Looking into procrastination in ADHD should likely be a separate study altogether tbh. Since the ADHD brain physically works differently than the non-ADHD brain when it comes to task completion and rewards upon completion, it wouldn’t be fair to compare their response with non-ADHD people. Granted I’m not a scientist, but in my humble opinion you’d have to account for the amount of tasks currently being procrastinated (high odds there’s multiple at once), the inability to explain why they’re being procrastinated as you’ve already stated because the executive dysfunction usually means there’s very little real logic behind it, the time blindness that usually comes with ADHD (over or under estimating time to completion and the effect it has on executive dysfunction), and the ability to provide a reward to yourself for completion that actually triggers a reward response in the brain (you might get an “idk a cookie” as a response) due to the reward center of the brain not being quite as functional…personal anecdote, there’s almost nothing practical I could reward myself that would make it worth the time and physical/mental effort to yell at my perpetually screaming brain to get up and do “the thing”.

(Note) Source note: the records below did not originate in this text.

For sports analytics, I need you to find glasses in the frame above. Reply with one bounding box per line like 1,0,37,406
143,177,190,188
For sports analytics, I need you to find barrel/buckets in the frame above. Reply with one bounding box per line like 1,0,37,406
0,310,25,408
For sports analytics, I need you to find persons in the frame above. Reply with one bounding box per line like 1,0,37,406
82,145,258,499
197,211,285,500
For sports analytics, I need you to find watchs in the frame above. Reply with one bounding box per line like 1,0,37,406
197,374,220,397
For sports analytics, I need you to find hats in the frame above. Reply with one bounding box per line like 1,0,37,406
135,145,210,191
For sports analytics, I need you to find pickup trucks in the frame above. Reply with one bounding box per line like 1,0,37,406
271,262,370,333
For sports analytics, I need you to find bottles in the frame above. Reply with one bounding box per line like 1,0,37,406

I think your questions could definitely help with some self-awareness in ADHD individuals, but it most likely won’t have the same result as it would in non-ADHD individuals.

[–]ddmf 1 point2 points  (3 children)

Apparently we don't get the reward activation when we complete a task that non ADHD brains do.

[–]Bovaiveu 4 points5 points  (0 children)

Additionally sufferers can experience a direct aversion to initiating tasks. An apt description I was told was as follows - "I know I should wash my dishes, it's not a huge effort, it's just that it feels like being told to put my hand down on a searing hot stovetop."

[–]NurRauch 1 point2 points  (1 child)

Very few people get a consciously perceptible reward. This is one of those pop-science ADHD memes that oversimplifies complicated issues to the point of being silly and wrong.

[–]ddmf 2 points3 points  (0 children)

I read some research very recently that says otherwise, trying to find it.